If perhaps you thought you’d heard all of the tinfoil-hat conspiracy theories people can give when it comes to not getting vaccinated for COVID (i.e. each shot has a microchip in it so Bill Gates can track you), an Ohio doctor let loose with a new one on Tuesday during committee hearing of the Ohio legislature that COVID-19 vaccines are “magnetized,” and therefore metal objects will stick to those who are vaccinated.
Mediate reports that Dr. Sherri Tenpenny was testifying in favor of Ohio State House Bill 248, which would make it illegal for any government or business to require residents to be vaccinated:
“I’m sure you’ve seen the pictures all over the internet of people who have had these shots and now they’re magnetized They can put a key on their forehead. It sticks. They can put spoons and forks all over them and they can stick because now we think that there’s a metal piece to that.”
Wow! That’s a whole lotta crazy for one person, especially a doctor, who should know better, but Dr. Tenpenny was far from finished:
“She also brought in the dangers of 5G cellular towers, an old chestnut for those who traffic in baseless conspiracies. ‘There’s been people who have long suspected that there’s been some sort of an interface, yet to be defined interface, between what’s being injected in these shots and all of the 5G towers’ she added.”
Semi-prominent anti-vaccine doctor Sherri Tenpenny now testifying in favor of a bill to prohibit any Ohio business/school from mandating vaccines
Tenpenny breathlessly dismisses concern re: COVID-19 as “living in fear” while insisting alleged deaths from vaccines are major issue pic.twitter.com/aXz54CxvDA
— Tyler Buchanan (@Tylerjoelb) June 8, 2021
Fortunately, a local TV station did a much-needed fact check on the good doctor and blew up her nonsensical rambling:
“Vaccines for COVID-19 do not contain metals or microchips that make recipients magnetic at the site of injection, physics and medical experts have told Reuters.

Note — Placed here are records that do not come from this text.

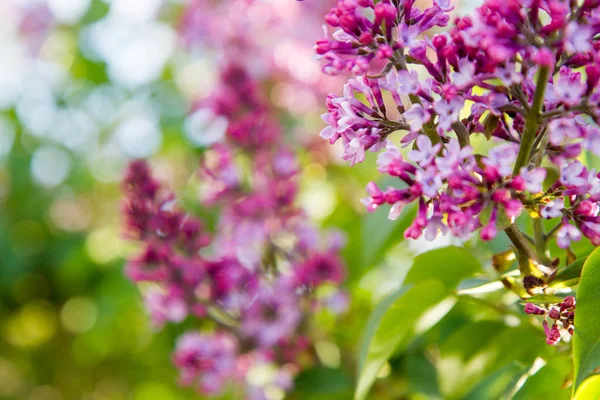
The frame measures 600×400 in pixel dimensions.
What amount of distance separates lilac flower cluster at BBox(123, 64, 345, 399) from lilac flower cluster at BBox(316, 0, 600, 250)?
0.52 meters

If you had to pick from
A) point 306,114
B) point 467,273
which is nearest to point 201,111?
point 306,114

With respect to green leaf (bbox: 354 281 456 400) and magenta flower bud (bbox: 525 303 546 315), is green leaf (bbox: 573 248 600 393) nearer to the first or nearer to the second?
magenta flower bud (bbox: 525 303 546 315)

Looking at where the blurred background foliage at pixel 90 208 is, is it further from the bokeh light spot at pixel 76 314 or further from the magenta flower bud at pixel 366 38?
the magenta flower bud at pixel 366 38

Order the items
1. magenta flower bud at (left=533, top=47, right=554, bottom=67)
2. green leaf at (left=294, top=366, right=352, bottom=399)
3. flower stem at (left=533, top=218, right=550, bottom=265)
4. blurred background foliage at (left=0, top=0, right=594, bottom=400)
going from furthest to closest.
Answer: blurred background foliage at (left=0, top=0, right=594, bottom=400), green leaf at (left=294, top=366, right=352, bottom=399), flower stem at (left=533, top=218, right=550, bottom=265), magenta flower bud at (left=533, top=47, right=554, bottom=67)

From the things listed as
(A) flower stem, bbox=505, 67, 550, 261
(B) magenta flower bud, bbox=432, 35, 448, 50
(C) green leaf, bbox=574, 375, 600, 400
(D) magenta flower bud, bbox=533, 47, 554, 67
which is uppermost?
(D) magenta flower bud, bbox=533, 47, 554, 67

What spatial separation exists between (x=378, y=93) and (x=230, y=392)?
3.59ft

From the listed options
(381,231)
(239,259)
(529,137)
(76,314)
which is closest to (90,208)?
(76,314)

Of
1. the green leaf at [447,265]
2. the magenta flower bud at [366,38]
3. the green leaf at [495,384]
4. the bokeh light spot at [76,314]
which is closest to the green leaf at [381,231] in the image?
the green leaf at [447,265]

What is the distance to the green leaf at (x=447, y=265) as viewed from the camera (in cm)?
68

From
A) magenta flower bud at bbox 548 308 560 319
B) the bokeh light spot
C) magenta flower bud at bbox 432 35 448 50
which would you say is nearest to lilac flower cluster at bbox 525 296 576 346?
magenta flower bud at bbox 548 308 560 319

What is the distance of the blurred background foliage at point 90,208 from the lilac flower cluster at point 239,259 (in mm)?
Result: 103

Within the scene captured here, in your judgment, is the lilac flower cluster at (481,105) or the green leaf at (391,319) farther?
the green leaf at (391,319)

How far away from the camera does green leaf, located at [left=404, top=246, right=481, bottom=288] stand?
684 millimetres

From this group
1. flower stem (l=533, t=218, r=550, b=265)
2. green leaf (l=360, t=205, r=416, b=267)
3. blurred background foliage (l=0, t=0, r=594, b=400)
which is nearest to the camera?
flower stem (l=533, t=218, r=550, b=265)
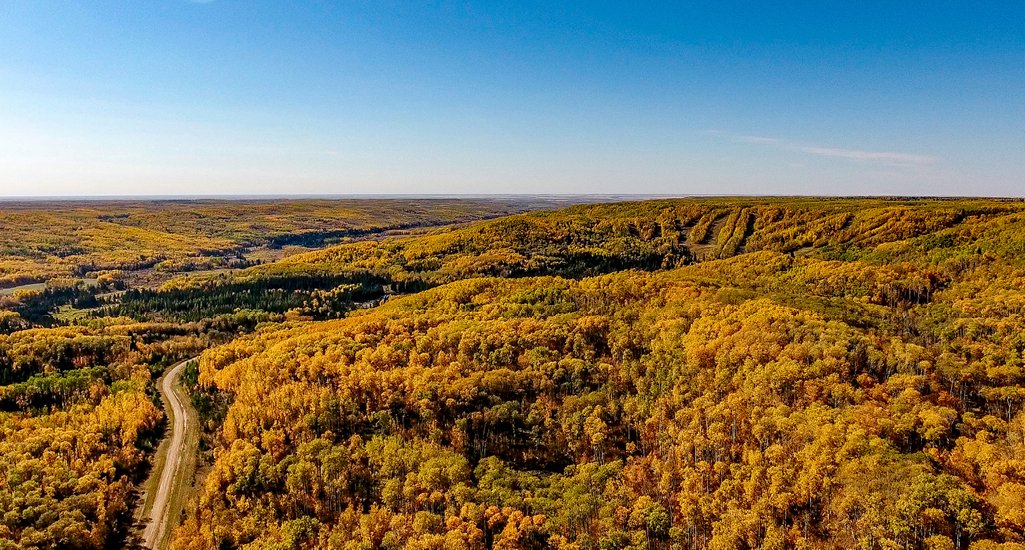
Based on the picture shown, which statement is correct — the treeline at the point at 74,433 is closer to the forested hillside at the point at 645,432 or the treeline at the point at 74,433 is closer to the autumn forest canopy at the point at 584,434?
the autumn forest canopy at the point at 584,434

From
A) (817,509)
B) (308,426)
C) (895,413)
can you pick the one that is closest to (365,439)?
(308,426)

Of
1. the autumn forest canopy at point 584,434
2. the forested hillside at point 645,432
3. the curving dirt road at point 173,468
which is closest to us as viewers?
the forested hillside at point 645,432

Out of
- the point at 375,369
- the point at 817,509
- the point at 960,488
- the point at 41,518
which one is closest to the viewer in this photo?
the point at 960,488

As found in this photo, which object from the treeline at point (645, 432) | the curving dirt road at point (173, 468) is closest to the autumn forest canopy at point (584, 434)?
the treeline at point (645, 432)

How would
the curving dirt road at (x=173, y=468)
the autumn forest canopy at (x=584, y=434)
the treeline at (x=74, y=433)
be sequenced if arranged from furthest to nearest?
the curving dirt road at (x=173, y=468) < the treeline at (x=74, y=433) < the autumn forest canopy at (x=584, y=434)

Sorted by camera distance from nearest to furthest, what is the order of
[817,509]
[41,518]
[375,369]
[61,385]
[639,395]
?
[817,509] → [41,518] → [639,395] → [375,369] → [61,385]

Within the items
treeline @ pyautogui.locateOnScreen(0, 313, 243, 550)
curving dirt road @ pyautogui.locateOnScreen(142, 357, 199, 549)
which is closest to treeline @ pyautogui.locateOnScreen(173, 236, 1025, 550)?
curving dirt road @ pyautogui.locateOnScreen(142, 357, 199, 549)

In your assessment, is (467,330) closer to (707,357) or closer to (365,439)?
(365,439)
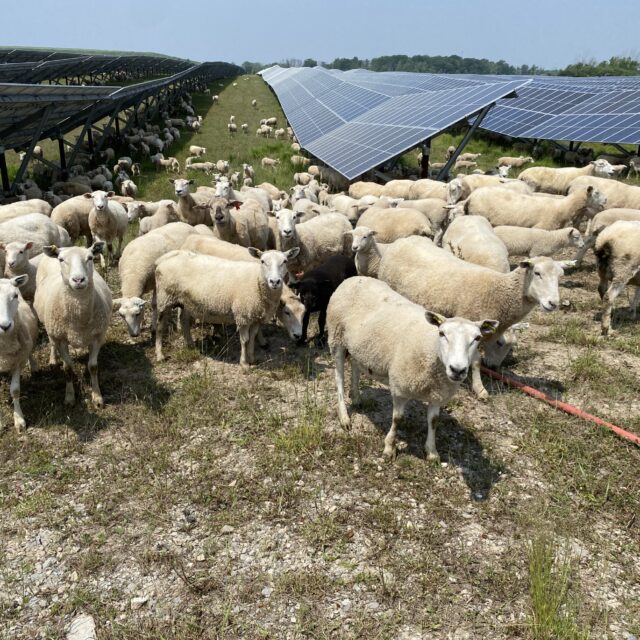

“There’s no evidence that 5G harms the immune system scientific director of SciProof International in Sweden Myrtill Simko told the Associated Press last year.
“The theories gained momentum in 2019 from Russian state media outlets, which helped push them into U.S. domestic conversation, disinformation experts said in that same AP report.”
If people don’t want to take the COVID-19 vaccine, that’s fine. But if they want to run that risk and possibly infect others, then they need to stay home and not become the next Patient Zero.